I got a text from my mom a month later: "If you were getting an award from SPS, would you want to know? Call me." I called immediately. She was in tears and explained I had been unanimously selected to receive the Phoenix Award for the Survivor of the Year. I couldn't speak.
"You're crying aren't you?"
Through tears, I murmurred a "mmmhmmm."
This was more than I ever expected.
I lost my Grandma when I was 3. My grief was secondary, as I witnessed my mom's world unfold. I learned who my Grandma was through stories and pictures. In working with SPS, I feel I have a relationship with my Grandma. Additionally, I love to work with my mom and SPS being that it is such a huge part of who she is.

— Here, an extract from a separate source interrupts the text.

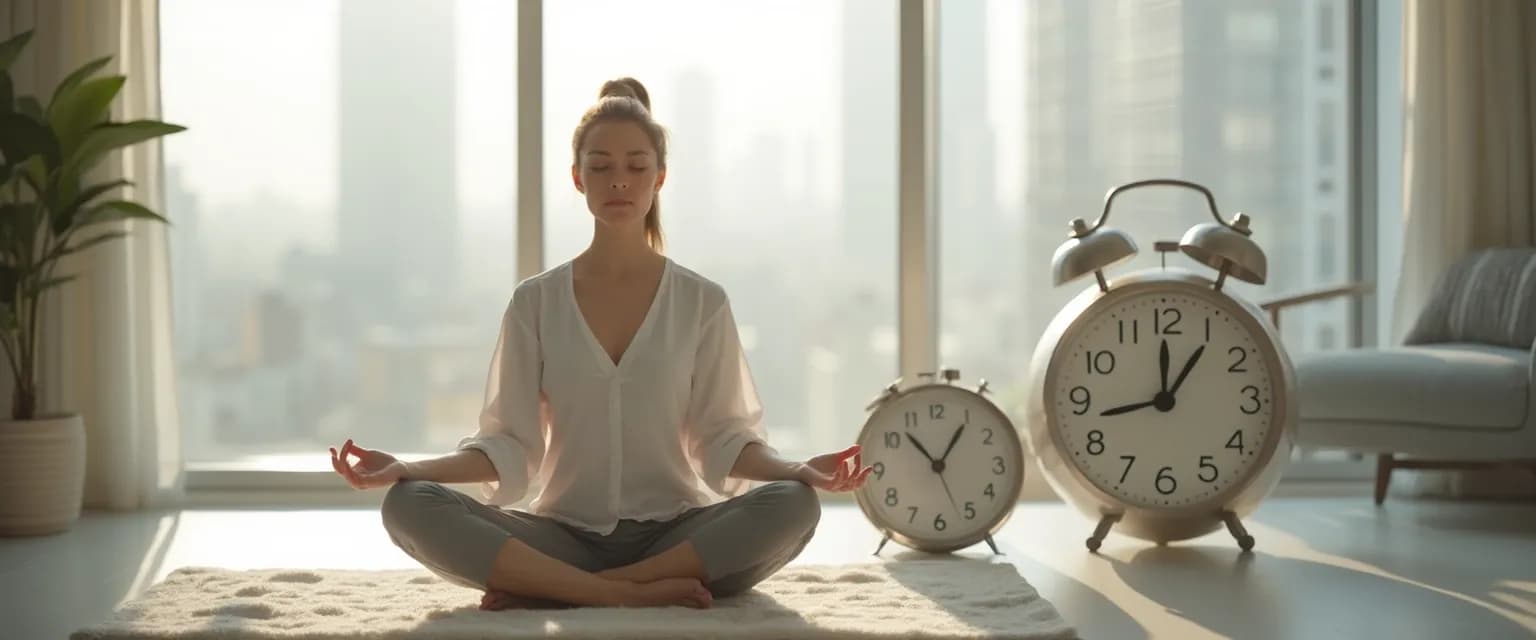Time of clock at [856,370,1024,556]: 12:52
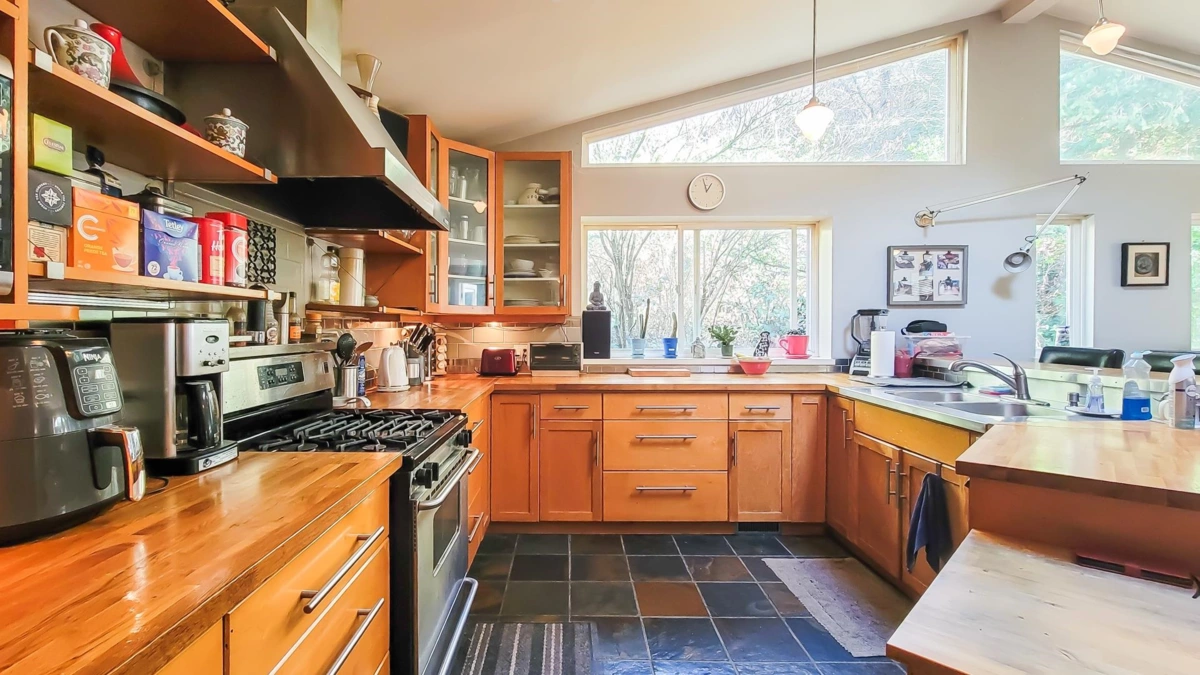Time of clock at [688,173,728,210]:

It is a way to honor the work I have watched all my life.
There was an older woman at Aldi last year who had forgotten her wallet. She was quite frazzled and on the verge of tears. I discreetly and quickly paid for her groceries. She cried. I left the store quickly and cried on the way home. I called my mom. A thought that ran through my head was what if my Grandma had had an experience like that before she died? What if there wasn't someone to step in and help? All these thoughts are helping me grow and understanding to better help others in the future.
I don't believe that everything happens for a reason, but I do believe the universe and angels send signs. I feel my Grandma had a hand in my award.
Thank you to all the wonderful people associated with SPS who inspire me everyday. Thank you to EVERYONE who tries every day, without letting go of hope.